A
jornada de trabalho e a rotina da família acabam sobrecarregando especialmente
as mulheres, que na correria do dia a dia não dão importância aos primeiros
sintomas do infarto. As pacientes têm sinais diferentes dos homens. Elas sentem
indigestão, cansaço, fraqueza e dificuldades para respirar. E quando percebem a
gravidade, pode ser tarde demais. A doença já superou os óbitos causados por
câncer de mama, segundo estudos recentes. Uma pesquisa realizada pela Sociedade
Brasileira de Cardiologia (SBC) em 2018 apontou que as doenças cardiovasculares
são responsáveis por 30% do total de mortes no País.
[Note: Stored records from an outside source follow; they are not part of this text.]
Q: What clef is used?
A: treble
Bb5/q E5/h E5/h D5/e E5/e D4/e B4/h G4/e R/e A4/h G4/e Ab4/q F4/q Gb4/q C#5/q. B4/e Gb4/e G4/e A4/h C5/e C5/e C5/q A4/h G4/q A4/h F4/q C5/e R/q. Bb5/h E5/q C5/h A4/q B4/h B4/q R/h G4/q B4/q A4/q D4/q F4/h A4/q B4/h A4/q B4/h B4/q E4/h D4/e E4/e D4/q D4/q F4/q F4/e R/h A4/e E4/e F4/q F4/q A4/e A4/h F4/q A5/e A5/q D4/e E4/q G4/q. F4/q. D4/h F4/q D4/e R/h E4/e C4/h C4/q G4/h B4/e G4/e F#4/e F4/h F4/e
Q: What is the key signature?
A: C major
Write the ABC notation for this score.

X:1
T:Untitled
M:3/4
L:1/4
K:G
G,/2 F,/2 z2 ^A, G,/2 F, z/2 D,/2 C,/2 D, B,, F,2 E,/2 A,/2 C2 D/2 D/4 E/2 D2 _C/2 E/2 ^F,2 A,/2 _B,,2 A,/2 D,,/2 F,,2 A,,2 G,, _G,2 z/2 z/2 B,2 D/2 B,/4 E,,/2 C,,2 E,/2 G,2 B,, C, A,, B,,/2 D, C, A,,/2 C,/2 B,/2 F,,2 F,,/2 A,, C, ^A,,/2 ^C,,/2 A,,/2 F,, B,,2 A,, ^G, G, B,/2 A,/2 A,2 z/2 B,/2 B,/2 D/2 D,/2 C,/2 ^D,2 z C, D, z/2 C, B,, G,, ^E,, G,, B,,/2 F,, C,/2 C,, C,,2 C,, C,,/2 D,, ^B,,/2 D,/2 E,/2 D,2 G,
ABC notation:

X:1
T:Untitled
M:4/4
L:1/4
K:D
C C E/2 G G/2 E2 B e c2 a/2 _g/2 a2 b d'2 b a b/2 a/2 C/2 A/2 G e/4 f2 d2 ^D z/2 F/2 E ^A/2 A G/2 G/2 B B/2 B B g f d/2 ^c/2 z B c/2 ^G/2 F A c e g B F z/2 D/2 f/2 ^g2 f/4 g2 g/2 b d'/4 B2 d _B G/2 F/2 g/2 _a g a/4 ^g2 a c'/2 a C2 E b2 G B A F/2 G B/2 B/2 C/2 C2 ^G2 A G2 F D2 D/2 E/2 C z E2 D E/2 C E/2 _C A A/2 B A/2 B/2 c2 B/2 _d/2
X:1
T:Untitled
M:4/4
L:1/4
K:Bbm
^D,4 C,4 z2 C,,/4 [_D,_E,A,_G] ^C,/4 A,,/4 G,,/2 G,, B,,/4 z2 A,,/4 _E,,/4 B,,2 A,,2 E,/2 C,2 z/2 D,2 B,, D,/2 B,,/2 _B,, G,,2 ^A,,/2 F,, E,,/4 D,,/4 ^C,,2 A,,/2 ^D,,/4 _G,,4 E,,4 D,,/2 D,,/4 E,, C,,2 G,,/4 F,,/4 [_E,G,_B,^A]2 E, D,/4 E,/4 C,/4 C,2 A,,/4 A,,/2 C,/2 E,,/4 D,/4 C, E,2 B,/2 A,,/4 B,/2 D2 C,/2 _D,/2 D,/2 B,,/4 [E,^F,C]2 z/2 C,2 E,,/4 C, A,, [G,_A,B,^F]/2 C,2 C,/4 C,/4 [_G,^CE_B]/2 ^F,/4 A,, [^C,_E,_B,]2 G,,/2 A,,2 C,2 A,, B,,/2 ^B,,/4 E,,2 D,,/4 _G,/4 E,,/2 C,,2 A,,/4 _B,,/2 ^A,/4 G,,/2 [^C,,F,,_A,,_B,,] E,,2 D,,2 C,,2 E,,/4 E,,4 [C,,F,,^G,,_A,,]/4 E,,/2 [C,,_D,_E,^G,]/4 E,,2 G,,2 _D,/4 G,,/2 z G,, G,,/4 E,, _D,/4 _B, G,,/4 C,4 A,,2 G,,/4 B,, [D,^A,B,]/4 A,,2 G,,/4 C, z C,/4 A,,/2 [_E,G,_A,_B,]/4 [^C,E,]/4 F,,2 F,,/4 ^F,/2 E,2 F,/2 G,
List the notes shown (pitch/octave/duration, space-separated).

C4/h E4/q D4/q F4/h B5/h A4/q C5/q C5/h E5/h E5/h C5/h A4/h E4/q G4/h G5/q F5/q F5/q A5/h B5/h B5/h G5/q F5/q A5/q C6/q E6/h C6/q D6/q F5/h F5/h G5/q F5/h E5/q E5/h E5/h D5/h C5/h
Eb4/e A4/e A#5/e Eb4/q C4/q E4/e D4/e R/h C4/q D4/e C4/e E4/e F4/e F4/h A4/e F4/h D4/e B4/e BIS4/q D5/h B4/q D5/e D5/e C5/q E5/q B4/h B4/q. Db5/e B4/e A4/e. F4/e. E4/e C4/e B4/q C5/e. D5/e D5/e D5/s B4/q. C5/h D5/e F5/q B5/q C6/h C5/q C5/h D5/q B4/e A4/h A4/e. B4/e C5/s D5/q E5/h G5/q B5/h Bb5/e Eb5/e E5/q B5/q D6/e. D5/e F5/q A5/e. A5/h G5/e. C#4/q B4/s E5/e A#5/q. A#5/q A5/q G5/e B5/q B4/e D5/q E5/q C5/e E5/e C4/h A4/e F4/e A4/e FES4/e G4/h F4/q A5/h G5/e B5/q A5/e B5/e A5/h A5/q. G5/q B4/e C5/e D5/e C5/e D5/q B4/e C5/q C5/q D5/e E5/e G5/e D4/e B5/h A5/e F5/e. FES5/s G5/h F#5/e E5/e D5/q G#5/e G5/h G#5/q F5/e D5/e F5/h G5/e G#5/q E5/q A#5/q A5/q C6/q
De acordo com o estudo,
acidentes vasculares cerebrais (AVC) e infartos são as patologias que mais
afetam homens e mulheres no Brasil.
Com
a chegada do inverno, aumenta o número de casos de infarto e AVC em comparação
com as demais estações do ano, especialmente quando os termômetros registram
temperaturas inferiores a 14ºC. Isso acontece porque o nosso organismo exerce
mais esforço para manter o calor interno do corpo em 36ºC, aproximadamente. O
coração precisa fazer mais força para bombear o sangue, a pressão sanguínea
aumenta e as paredes dos vasos ficam com o calibre reduzido. Além de
sobrecarregar o órgão, isso pode desprender as placas de gordura localizadas no
interior das artérias, bloqueando o fluxo de sangue para o coração e para o
cérebro.
Entre
as principais causas do infarto estão: colesterol alto, hipertensão, tabagismo,
sedentarismo, obesidade, diabetes, estresse, uso de entorpecentes e histórico
familiar. Os sintomas incluem falta de ar, palpitações, sensação de aperto ou
dor no peito, desconforto no ombro, pescoço ou braços, suor frio, náuseas,
azia, vômito e palidez. Porém, idosos e mulheres nem sempre apresentam dores no
peito. Para combater a doença, além de tratar os fatores de risco é necessário
mudar completamente o estilo de vida, adotar hábitos alimentares saudáveis,
ingerir frutas, verduras, legumes, praticar atividade física regularmente,
parar de fumar, controlar o diabetes, colesterol e a pressão.
O
cardiologista André Feldman, coordenador de cardiologia do Hospital São Luiz
São Caetano e especialista da Rede D’Or São Luiz, reforça os primeiros cuidados
que as pessoas devem ter ao sentir os sintomas da doença. “Em casos de
infarto é extremamente importante manter a calma, não dirigir até o pronto-socorro
para evitar acidentes devido à queda de pressão ou desmaio, e não descuidar dos
sinais pensando que vai melhorar. Outra medida que pode ajudar a aliviar o
mal-estar até a chegada ao hospital mais próximo é mastigar duas aspirinas
infantis, se a pessoa não for alérgica à essa medicação e nem apresentar
sangramento”, recomenda o especialista.